Any woman who dares to speak up for other women, or for children, will always be traduced by people whose motives are less than benevolent.
The extraordinary feminist campaigner Josephine Butler (1828 - 1906) campaigned for women's suffrage, the right of women to better education, the end of coverture (where a woman’s independent legal existence vanishes when she marries) in British law, the abolition of child prostitution, and an end to human trafficking of young women and children into European prostitution.
Butler became aware of the cruel treatment meted out to poor women in accordance with the Contagious Diseases Acts of 1864, 1866 and 1869. These Acts were an attempt to control the spread of sexually transmitted disease, particularly among men employed by the Royal Navy and British Army. They empowered the police to detain women simply for being in particular areas, and to deliver them to (invariably male) doctors who would subject them to intimate examinations which Butler called surgical or steel rape. Extracts from Butler’s writing about these procedures make harrowing reading.

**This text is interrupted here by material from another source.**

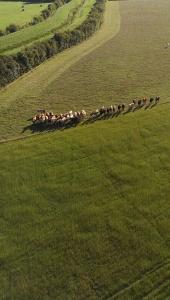 Curious Cambridge cattle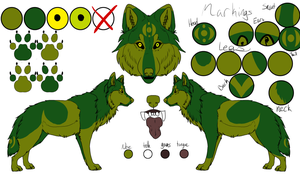 Forest Wolf Ref Sheet  by ShiraTheInfectedWolf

With Elizabeth Wollstenholme, Butler set up the Ladies’ National Association for the Repeal of the Contagious Diseases Acts (LNA) in 1869. In 1870, with the support of the LNA, she toured Britain and spoke at 99 meetings. Her opponents and detractors attempted to disrupt meetings in a way that today’s brave campaigners for women’s rights would find very familiar. Butler endured having rotten vegetables and dung thrown at her; windows of the hotel she stayed at were broken; and at one location, the building where the meeting was being held was set on fire.
Also very recognisable is the accusation flung at Butler by a contemporary journalist that she was “an indecent maenad, a shrieking sister, frenzied, unsexed, utterly without shame”. Members of Parliament insinuated that her interest in the lives of women in prostitution made her morally suspect.
Of course, none of this was true; and none of it stopped Butler from making a difference. Among her many achievements, she forced the British parliament to raise the age of consent for girls from 13 to 16; her actions against the Contagious Diseases Acts led to their repeal in 1886; and she pressured the authorities at Cambridge University into providing further education courses for women, which eventually led to the foundation of Newnham, Cambridge’s first college for women.
Just one last thought; what an absolute travesty that the University of Durham, which has a Josephine Butler College, is promoting prostitution to its students.